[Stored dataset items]
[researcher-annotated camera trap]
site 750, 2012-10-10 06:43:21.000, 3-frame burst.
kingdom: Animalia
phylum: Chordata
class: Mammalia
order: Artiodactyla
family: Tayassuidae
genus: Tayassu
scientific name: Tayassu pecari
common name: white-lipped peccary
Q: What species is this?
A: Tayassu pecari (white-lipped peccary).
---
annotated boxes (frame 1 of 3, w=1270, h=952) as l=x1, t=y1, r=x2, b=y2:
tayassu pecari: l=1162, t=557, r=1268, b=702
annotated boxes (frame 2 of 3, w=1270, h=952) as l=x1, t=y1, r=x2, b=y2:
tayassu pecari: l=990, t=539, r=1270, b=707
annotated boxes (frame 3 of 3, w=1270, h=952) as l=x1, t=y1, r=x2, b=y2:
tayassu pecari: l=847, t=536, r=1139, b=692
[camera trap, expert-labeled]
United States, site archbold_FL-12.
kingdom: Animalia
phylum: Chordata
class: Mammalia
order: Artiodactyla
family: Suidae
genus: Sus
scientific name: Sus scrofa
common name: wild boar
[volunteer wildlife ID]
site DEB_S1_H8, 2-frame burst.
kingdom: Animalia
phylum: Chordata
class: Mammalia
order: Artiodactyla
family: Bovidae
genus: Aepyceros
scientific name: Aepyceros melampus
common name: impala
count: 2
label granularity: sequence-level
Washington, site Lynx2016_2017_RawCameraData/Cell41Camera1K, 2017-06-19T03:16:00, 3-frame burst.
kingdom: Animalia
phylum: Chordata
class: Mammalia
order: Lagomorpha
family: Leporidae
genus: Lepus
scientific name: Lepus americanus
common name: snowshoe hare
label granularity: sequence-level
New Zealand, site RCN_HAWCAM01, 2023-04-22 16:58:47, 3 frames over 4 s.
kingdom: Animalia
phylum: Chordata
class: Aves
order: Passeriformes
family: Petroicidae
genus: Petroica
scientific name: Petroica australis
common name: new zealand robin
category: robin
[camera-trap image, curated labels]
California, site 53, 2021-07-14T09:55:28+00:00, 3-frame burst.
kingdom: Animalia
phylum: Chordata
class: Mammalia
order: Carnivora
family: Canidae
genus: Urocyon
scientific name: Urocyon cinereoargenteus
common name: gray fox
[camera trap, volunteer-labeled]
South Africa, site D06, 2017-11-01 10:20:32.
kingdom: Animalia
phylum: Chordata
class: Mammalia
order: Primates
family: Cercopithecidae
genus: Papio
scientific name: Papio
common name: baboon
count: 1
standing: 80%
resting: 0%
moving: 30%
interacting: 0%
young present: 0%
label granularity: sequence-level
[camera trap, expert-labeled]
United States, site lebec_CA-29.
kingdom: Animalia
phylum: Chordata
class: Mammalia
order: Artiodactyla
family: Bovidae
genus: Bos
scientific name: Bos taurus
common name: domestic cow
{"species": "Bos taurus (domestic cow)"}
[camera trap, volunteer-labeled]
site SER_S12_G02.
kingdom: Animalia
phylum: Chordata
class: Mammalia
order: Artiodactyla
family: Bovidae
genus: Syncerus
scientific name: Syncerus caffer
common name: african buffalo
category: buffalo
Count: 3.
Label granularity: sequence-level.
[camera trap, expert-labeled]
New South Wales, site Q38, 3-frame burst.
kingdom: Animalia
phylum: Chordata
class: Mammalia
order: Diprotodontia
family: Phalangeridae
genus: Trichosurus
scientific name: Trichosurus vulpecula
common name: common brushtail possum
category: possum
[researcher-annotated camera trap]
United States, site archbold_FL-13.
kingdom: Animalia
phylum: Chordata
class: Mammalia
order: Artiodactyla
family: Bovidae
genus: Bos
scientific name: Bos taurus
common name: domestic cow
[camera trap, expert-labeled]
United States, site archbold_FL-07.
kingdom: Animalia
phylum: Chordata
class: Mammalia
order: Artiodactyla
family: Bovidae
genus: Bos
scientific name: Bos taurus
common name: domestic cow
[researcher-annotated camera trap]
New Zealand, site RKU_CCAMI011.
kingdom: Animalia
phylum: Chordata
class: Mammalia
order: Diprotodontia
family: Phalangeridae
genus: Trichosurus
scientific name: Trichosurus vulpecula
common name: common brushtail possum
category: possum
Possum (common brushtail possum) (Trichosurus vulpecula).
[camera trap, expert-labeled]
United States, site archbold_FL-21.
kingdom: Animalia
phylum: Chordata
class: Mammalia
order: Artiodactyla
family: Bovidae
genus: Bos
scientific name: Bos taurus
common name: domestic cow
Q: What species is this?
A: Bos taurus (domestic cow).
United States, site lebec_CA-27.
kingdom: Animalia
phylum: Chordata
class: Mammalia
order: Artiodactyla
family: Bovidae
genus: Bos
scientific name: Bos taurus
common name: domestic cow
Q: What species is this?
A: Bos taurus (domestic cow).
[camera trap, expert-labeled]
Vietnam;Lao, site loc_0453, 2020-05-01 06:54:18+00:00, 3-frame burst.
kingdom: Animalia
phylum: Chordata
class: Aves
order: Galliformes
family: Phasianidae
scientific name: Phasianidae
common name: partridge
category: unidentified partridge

EXERCISE AIM. Each record, from first to last, should be returned verbatim.

EXPECTED ANSWER.
[researcher-annotated camera trap]
site 750, 2012-10-10 06:43:21.000, 3-frame burst.
kingdom: Animalia
phylum: Chordata
class: Mammalia
order: Artiodactyla
family: Tayassuidae
genus: Tayassu
scientific name: Tayassu pecari
common name: white-lipped peccary
Q: What species is this?
A: Tayassu pecari (white-lipped peccary).
---
annotated boxes (frame 1 of 3, w=1270, h=952) as l=x1, t=y1, r=x2, b=y2:
tayassu pecari: l=1162, t=557, r=1268, b=702
annotated boxes (frame 2 of 3, w=1270, h=952) as l=x1, t=y1, r=x2, b=y2:
tayassu pecari: l=990, t=539, r=1270, b=707
annotated boxes (frame 3 of 3, w=1270, h=952) as l=x1, t=y1, r=x2, b=y2:
tayassu pecari: l=847, t=536, r=1139, b=692
[camera trap, expert-labeled]
United States, site archbold_FL-12.
kingdom: Animalia
phylum: Chordata
class: Mammalia
order: Artiodactyla
family: Suidae
genus: Sus
scientific name: Sus scrofa
common name: wild boar
[volunteer wildlife ID]
site DEB_S1_H8, 2-frame burst.
kingdom: Animalia
phylum: Chordata
class: Mammalia
order: Artiodactyla
family: Bovidae
genus: Aepyceros
scientific name: Aepyceros melampus
common name: impala
count: 2
label granularity: sequence-level
Washington, site Lynx2016_2017_RawCameraData/Cell41Camera1K, 2017-06-19T03:16:00, 3-frame burst.
kingdom: Animalia
phylum: Chordata
class: Mammalia
order: Lagomorpha
family: Leporidae
genus: Lepus
scientific name: Lepus americanus
common name: snowshoe hare
label granularity: sequence-level
New Zealand, site RCN_HAWCAM01, 2023-04-22 16:58:47, 3 frames over 4 s.
kingdom: Animalia
phylum: Chordata
class: Aves
order: Passeriformes
family: Petroicidae
genus: Petroica
scientific name: Petroica australis
common name: new zealand robin
category: robin
[camera-trap image, curated labels]
California, site 53, 2021-07-14T09:55:28+00:00, 3-frame burst.
kingdom: Animalia
phylum: Chordata
class: Mammalia
order: Carnivora
family: Canidae
genus: Urocyon
scientific name: Urocyon cinereoargenteus
common name: gray fox
[camera trap, volunteer-labeled]
South Africa, site D06, 2017-11-01 10:20:32.
kingdom: Animalia
phylum: Chordata
class: Mammalia
order: Primates
family: Cercopithecidae
genus: Papio
scientific name: Papio
common name: baboon
count: 1
standing: 80%
resting: 0%
moving: 30%
interacting: 0%
young present: 0%
label granularity: sequence-level
[camera trap, expert-labeled]
United States, site lebec_CA-29.
kingdom: Animalia
phylum: Chordata
class: Mammalia
order: Artiodactyla
family: Bovidae
genus: Bos
scientific name: Bos taurus
common name: domestic cow
{"species": "Bos taurus (domestic cow)"}
[camera trap, volunteer-labeled]
site SER_S12_G02.
kingdom: Animalia
phylum: Chordata
class: Mammalia
order: Artiodactyla
family: Bovidae
genus: Syncerus
scientific name: Syncerus caffer
common name: african buffalo
category: buffalo
Count: 3.
Label granularity: sequence-level.
[camera trap, expert-labeled]
New South Wales, site Q38, 3-frame burst.
kingdom: Animalia
phylum: Chordata
class: Mammalia
order: Diprotodontia
family: Phalangeridae
genus: Trichosurus
scientific name: Trichosurus vulpecula
common name: common brushtail possum
category: possum
[researcher-annotated camera trap]
United States, site archbold_FL-13.
kingdom: Animalia
phylum: Chordata
class: Mammalia
order: Artiodactyla
family: Bovidae
genus: Bos
scientific name: Bos taurus
common name: domestic cow
[camera trap, expert-labeled]
United States, site archbold_FL-07.
kingdom: Animalia
phylum: Chordata
class: Mammalia
order: Artiodactyla
family: Bovidae
genus: Bos
scientific name: Bos taurus
common name: domestic cow
[researcher-annotated camera trap]
New Zealand, site RKU_CCAMI011.
kingdom: Animalia
phylum: Chordata
class: Mammalia
order: Diprotodontia
family: Phalangeridae
genus: Trichosurus
scientific name: Trichosurus vulpecula
common name: common brushtail possum
category: possum
Possum (common brushtail possum) (Trichosurus vulpecula).
[camera trap, expert-labeled]
United States, site archbold_FL-21.
kingdom: Animalia
phylum: Chordata
class: Mammalia
order: Artiodactyla
family: Bovidae
genus: Bos
scientific name: Bos taurus
common name: domestic cow
Q: What species is this?
A: Bos taurus (domestic cow).
United States, site lebec_CA-27.
kingdom: Animalia
phylum: Chordata
class: Mammalia
order: Artiodactyla
family: Bovidae
genus: Bos
scientific name: Bos taurus
common name: domestic cow
Q: What species is this?
A: Bos taurus (domestic cow).
[camera trap, expert-labeled]
Vietnam;Lao, site loc_0453, 2020-05-01 06:54:18+00:00, 3-frame burst.
kingdom: Animalia
phylum: Chordata
class: Aves
order: Galliformes
family: Phasianidae
scientific name: Phasianidae
common name: partridge
category: unidentified partridge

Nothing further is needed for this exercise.